We all have those things that just make us cringe with agony. Nails on a chalkboard, aluminum foil touching your fillings—or if you’re a print designer, bad kerning mistakes.
When letters are improperly spaced, it can ruin the look of your design. The worst kerning is usually the result of not kerning at all, trusting that the typographer and your graphic design software both know what they’re doing. A lot of times you get lucky—but there’s no reason to leave the success of your design up to chance.
Take the time to properly kern your fonts. It’s not that hard, and it’ll always make the difference. We’ll show you how with these 13 easy tips and techniques.
1. Know which font you’re using ahead of time
It should go without saying that you can’t kern your fonts unless you actually have fonts to kern in the first place. You should try as much as possible to have your final selection of fonts ready to go before you start the kerning process. And you should try to pick fonts that already have good kerning to save you some work; there’s only so much you can do with an ugly font.
Every font is different, so the kerning you apply to one font can’t necessarily be mixed-and-matched with another one. Fonts can also change personalities depending on what other fonts they’re paired with. You might have a perfectly kerned font for your headline text, but change the font for your subtitle, and suddenly that perfectly kerned headline no longer looks so perfect. That’s why it’s important to plan out all of the fonts your design will include.
2. Start with leading and tracking
Making changes to your font’s leading and tracking can impact the way that readers will perceive the space between your letters, so you’ll need to take care of those before you begin kerning. Taking care of these two steps first will make the kerning process much easier.
Leading refers to the vertical spacing between two lines. Remember back in school when you used to pad out your papers by “double-spacing” them? Congratulations—you already know how to use leading to your advantage.
Tracking is kind of like kerning on a massive scale; it refers to the uniform space between all of the letters in your piece. So if you already know that you want the overall kerning to be loose or tight, you can play with the tracking to rough out how the final product will look. Keep in mind that equally measured distances don’t always look right, so once you start actually kerning, you’ll probably undo many of the changes you made to the tracking.

### LISTED ENTRIES:
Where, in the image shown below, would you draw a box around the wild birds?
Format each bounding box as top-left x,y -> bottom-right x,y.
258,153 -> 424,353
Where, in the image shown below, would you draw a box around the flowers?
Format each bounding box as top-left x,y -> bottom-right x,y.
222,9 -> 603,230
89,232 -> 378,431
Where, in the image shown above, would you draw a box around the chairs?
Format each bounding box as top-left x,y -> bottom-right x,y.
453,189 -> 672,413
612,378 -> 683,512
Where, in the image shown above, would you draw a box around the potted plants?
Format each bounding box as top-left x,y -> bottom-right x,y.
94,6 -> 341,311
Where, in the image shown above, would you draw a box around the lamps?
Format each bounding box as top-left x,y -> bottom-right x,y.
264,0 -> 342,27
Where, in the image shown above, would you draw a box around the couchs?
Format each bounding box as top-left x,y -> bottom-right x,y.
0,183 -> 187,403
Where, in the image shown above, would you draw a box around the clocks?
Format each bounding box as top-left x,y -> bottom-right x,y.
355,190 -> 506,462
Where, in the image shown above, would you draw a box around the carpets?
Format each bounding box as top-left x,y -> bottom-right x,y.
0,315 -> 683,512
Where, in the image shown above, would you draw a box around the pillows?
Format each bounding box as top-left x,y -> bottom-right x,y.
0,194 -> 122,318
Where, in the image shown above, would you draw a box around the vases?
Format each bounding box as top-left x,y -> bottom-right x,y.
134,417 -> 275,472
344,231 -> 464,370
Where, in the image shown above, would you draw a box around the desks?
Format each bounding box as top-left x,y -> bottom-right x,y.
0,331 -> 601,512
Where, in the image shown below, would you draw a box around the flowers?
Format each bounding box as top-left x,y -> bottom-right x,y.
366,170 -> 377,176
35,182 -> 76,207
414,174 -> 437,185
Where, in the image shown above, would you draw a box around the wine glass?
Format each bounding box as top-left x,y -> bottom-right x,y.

### OBJECTIVES:
a: In the kerning article, why should leading and tracking be handled before kerning starts? Answer in one to three sentences.
b: Pick up the kerning article from where it stops.

### ANSWERS TO THE PROBLEMS:
a: Changes to leading and tracking can affect how readers perceive the space between letters. Dealing with those two steps first makes kerning much easier.

b:
3. Accept that you’ll have to kern each letter individually
Plenty of design programs have automatic kerning settings, such as the optical settings for InDesign, Illustrator and Photoshop. However, you shouldn’t always rely on your design software to do the work for you because kerning is more about how the human eye is going to perceive the space between the letters. Our current technology just can’t compete with your own two eyes.
Accept the fact that you’re going to need to take a hands-on approach to kerning and tackle it on a letter-by-letter basis. It’s still the best practice, and it’s the only way that you can ensure that your letters will look evenly spaced. Yes, it’s a time consuming process and the quicker you rush it, the more likely you are to botch it.
Slow down, accept your fate and understand that it gets quicker with experience. Sometimes you won’t have to move anything at all, but you won’t know for sure until you take a closer look.
4. Kerning is about visual space, not actual space
What sets kerning apart from tracking is the fact that kerning is based on visual distance, not perfectly equal measurements. The point of kerning is to make everything look evenly spaced—but that doesn’t always mean the letters are actually spaced out evenly. Sometimes putting the exact same amount of space between all of your letters actually creates an unequal look.
Kerning is all about the eye. Case in point—kerning originates from old printing presses, when each individual letter had to be placed by hand using wooden blocks. Printers in those days found that placing a perfectly equal amount of space between each letter (a.k.a. mechanical spacing) could actually make them appear unbalanced.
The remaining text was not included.